A God in Ruins

 

Sylvie in furs, contemplating her reflection in the bedroom mirror. Holding up the collar of a short evening cape to frame her face. A critical examination. The mirror was once her friend, but now she felt that it regarded her with indifference.

 

She put a hand up to her hair, her “crowning glory,” a nest of combs and pins. Old-fashioned hair now, the mark of a matron being left behind by the times. Should she have it cut? Hugh would be bereft. She had a sudden memory—a portrait in charcoal, sketched by her father not long before he died. Sylvie Posing as an Angel, he called it. She was sixteen years old, demure in a long white dress—a nightdress actually, rather flimsy—and was half turned away from her father in order to show off her lovely waterfall of hair. “Look mournful,” her father instructed. “Think of the Fall of Man.” Sylvie, the whole of a lovely unknown life before her, found it hard to care very much for the subject but nonetheless pouted prettily and gazed absently at the far wall of her father’s enormous studio.

 

It had been an awkward pose to hold and she remembered how her ribs had ached, suffering for her father’s art. The great Llewellyn Beresford, portraitist to the rich and famous, a man who left nothing but debts upon his death. Sylvie still felt the loss, not of her father but of the life he had built on what had unfortunately turned out to be baseless fabric.

 

“As you sow,” her mother wailed quietly, “so shall you reap. Yet it is he who has sown and we who have reaped nothing.”

 

A humiliating bankruptcy auction had followed his death and Sylvie’s mother had insisted that they attend, as if she needed to witness every item they had lost pass in front of their eyes. They sat anonymously (one hoped) in the back row and watched their worldly goods being paraded for all to see. Somewhere towards the end of this mortification the sketch of Sylvie came up for sale. “Lot 182. Charcoal portrait of the artist’s daughter” was announced, Sylvie’s angelic nature now lost apparently. Her father should have given her a halo and wings and then his purpose would have been clear. As it was she merely looked like a sullen, pretty girl in a nightdress.

 

A fat man with a rather seedy air had raised his cigar at each round of bidding and Sylvie was finally sold to him for three pounds, ten shillings and sixpence. “Cheap,” her mother muttered. Cheaper now probably, Sylvie thought. Her father’s paintings had gone quite out of fashion after the war. Where was it now, she wondered? She would like it back. The thought made her cross, a frown in the mirror. When the auction had finally limped to an end (“One job lot comprising a pair of brass fire-dogs, a silver chafing dish, tarnished, a large copper jug”) they had bustled out of the room with the rest of the crowd and had chanced to overhear the sleazy man saying loudly to his companion, “I’ll enjoy myself looking at that ripe young peach.” Sylvie’s mother shrieked—discreetly, she was not one to make a fuss—and pulled her innocent angel out of earshot.

 

Tainted, everything tainted, Sylvie thought. From the very beginning, from the Fall. She rearranged the collar of the cape. It was far too hot for it but she believed that she looked her best in furs. The cape was Arctic fox, which made her rather sad as Sylvie was fond of the foxes that visited their garden—she had named the house for them.
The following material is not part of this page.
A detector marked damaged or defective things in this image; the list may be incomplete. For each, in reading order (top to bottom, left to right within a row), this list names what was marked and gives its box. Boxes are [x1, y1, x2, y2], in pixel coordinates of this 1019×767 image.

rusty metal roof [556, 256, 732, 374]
How many foxes would it take to make a cape, she wondered? Not as many as for a coat, at least. She had a mink hanging in her wardrobe, a tenth-anniversary present from Hugh. She must send it to the furriers, it needed to be remodelled into something more modern. “As do I,” she said to the mirror.

 

Izzie had a new cocoon-shaped coat. Sable. How had Izzie come by her furs when she had no money? “A gift,” she said. From a man, of course, and no man gave you a fur coat without expecting to receive something in return. Except for one’s husband, of course, who expected nothing beyond modest gratitude.